Learn industry insights and best practice when implementing data science and AI at the edge.
Whether your organization is new to data science or has a mature strategy in place, many come to a similar realization: Most data does not originate at the core.
Scientists often want access to amounts of data that are unreasonable to securely stream to the data center in real time. Whether the distance is 10 miles or thousands of miles, the bounds of traditional IT infrastructure are simply not designed to stretch outside of fixed campuses.
This has led organizations to realize that no data science strategy is complete without an edge strategy.
Read on to learn industry insights on the benefits of coupling data science and edge computing, the challenges faced, solutions to these challenges, and register to view a demo of an edge architecture blueprint.
Edge computing is a style of IT architecture that is typically employed to create systems that are tolerant of geographically distributed data sources and high latency and low-bandwidth interconnects.
Due to restrictions imposed by the operating environment, computing systems designed in this way are typically identifiable by compromises on computational speed and high availability.
Today, there are three types of edge architectures that are commonly being used by organizations: streaming data, edge preprocessing, and autonomous systems.

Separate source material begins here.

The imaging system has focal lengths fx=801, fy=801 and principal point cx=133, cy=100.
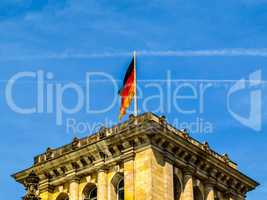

Edge Architecture 1: Streaming data
Today, streaming data, the “classical big data” architecture, is the most popular prototypical architecture for organizations that are just starting to implement an edge strategy. This architecture starts with IoT devices, usually sensors, placed anywhere from a factory floor, hospital, or retail store. The data is then sent through the cloud to an IT system.
As data processing abilities increase, the classic big data architecture can be a hindrance because of the level of infrastructure required and the large quantity of data that needs to move from the edge to core.
Edge Architecture 2: Edge Pre-Processing
The edge preprocessing model is the most common architecture for organizations transitioning to the edge.
Instead of sensor data feeding directly into a pipeline running in the data center, data is fed into an intelligent data reduction application. This is usually an intelligent machine-learning algorithm that decides what data is important and needs to be sent back to the data center.
Extraction, transformation, and loading (ETL) processes are less important in these architectures because data reduction has already occurred at the edge. Therefore, there is no need for two data lakes, and inference can happen more quickly. The result is faster execution on business logic.
This is a good stepping stone for creating fully autonomous systems, allowing for an unlimited amount of data compression.
Edge Architecture 3: Autonomous Systems
Fully autonomous systems are characterized by sensors collecting data at the edge to make rapid decisions with low latency. With no time to send data back to a data center or cloud to make a proper decision, processing happens at the edge and actions are taken automatically.
With this architecture, every step of the pipeline is sent to a logging mechanism to record the decisions made at the edge. The batch logging will send messages to the cloud or core data center to allow for analytics and system adjustments on the decisions made.
Industry Insights for Building the Intelligent Edge
Building an intelligent edge solution is not just about pushing a container to tens or thousands of sites. While it may seem like a trivial task, your organization’s success relies heavily on the infrastructure that you put in place, not just the data science.
Suggested technologies to build intelligent solutions are:
Linux edge systems
Messaging protocols (Kafka, MQTT, BYO)
Edge Infrastructure in Practice
As organizations look to meet their business needs and enable data science to drive innovation, your options should not be limited to your architecture. Implementing an edge architecture will help you future-proof your platform against new use cases and technologies.
While it is helpful to understand where your architecture stands among different stages of edge implementation, it is often best to view a live demonstration.
This post shows how NLP in Text is converted into vectors to be compatible with ML and other algorithms.
This article will discuss how to prepare text through vectorization, hashing, tokenization, and other techniques, to be compatible with machine learning (ML) and other numerical algorithms. I’ll explain and demonstrate the process.
Natural Language Processing (NLP) applies Machine Learning (ML) and other techniques to language. However, machine learning and other techniques typically work on the numerical arrays called vectors representing each instance (sometimes called an observation, entity, instance, or row) in the data set. We call the collection of all these arrays a matrix; each row in the matrix represents an instance. Looking at the matrix by its columns, each column represents a feature (or attribute).
So far, this language may seem rather abstract if one isn’t used to mathematical language. However, when dealing with tabular data, data professionals have already been exposed to this type of data structure with spreadsheet programs and relational databases.
After all, spreadsheets are matrices when one considers rows as instances and columns as features. For example, consider a dataset containing past and present employees, where each row (or instance) has columns (or features) representing that employee’s age, tenure, salary, seniority level, and so on.
The first problem one has to solve for NLP is to convert our collection of text instances into a matrix form where each row is a numerical representation of a text instance — a vector. But, in order to get started with NLP, there are several terms that are useful to know. Let’s introduce them.
In NLP, a single instance is called a document, while a corpus refers to a collection of instances. Depending on the problem at hand, a document may be as simple as a short phrase or name or as complex as an entire book.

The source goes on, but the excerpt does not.